UWC Robert Bosch College was founded as a UWC with a particular emphasis on sustainability. This also is reflected in the construction of new and the renovation of old buildings, in context done to a very high energy efficiency. There was a huge focus on environmental sustainability leading into the 2015 COP 21 in Paris, and RBC student Selina Leem spoke powerfully and movingly at the closing plenary session, urging nations to commit to actions that would limit global warming to 1,5% above pre-industrial times. 2015 also was the year that Germany welcomed a million refugees, bringing an urgency of attention that perhaps eclipsed that of the slowly unfolding climate changes. Now in 2019, scientists and others speak of a Climate Crisis.
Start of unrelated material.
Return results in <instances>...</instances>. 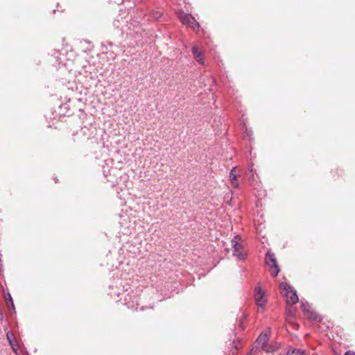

A crisis surely demands that we cannot continue as if all is normal, even though for most of us (in Germany) it is a crisis that does not yet impinge in an obvious way on our daily lives. Herein lie deep dilemmas for schools in their responsible role of educating young people. In my view, schools have to work on the assumption that there is a future for humanity, even though this would be significantly different from the present. Human society will continue to need a wide range of high-level human skills. The nature of climate and the climate crisis as such cannot be addressed effectively in national isolation. Humanity will not be able to address the climate crisis, survive and thrive if it reverts to clustering in pockets of national or ethnic or religious isolation. Neither will humanity survive and thrive if it abandons educating young people to the highest possible standards. Accordingly, there remains a vital educational role for schools like UWC Robert Bosch College, schools bringing together students from a wide range of backgrounds representing the tensions between, within, and overarching nations, ethnicities, religions and all those constructs that divide humanity.
 
As UWC Robert Bosch College enters its 6th year, the current educational thrust at the school around environmental sustainability is: measure the school’s carbon footprint (in a dynamic fashion), consciously plan to reduce this by X% p.a. (X still to be determined, and up to what overall level of carbon emissions per student?), offset the remaining emissions, and educate ourselves in the process.
 
As Rektor, I feel honoured to Head a school where students (and adults) are encouraged to think more carefully on a wide range of ethical situations and to exercise their developing consciences (with both courage and prudence) into these situations. As Rektor I understand that for some, even for many or most, this could involve engagement with pressure groups such as Fridays for Future. For others, a deep and uninterrupted focus on their academic responsibilities can be an appropriate ethical decision. What as Rektor I ask of the UWC Robert Bosch community is: an exercise in conscience, person by person, rather than a particular set of actions or alignment with particular organizations. What increasingly is beyond doubt is that the status quo in global carbon emissions cannot be allowed to continue, and that personal acts such as switching of unneeded electric lights or not drinking through plastic straws – will not in themselves achieve the changes that are needed.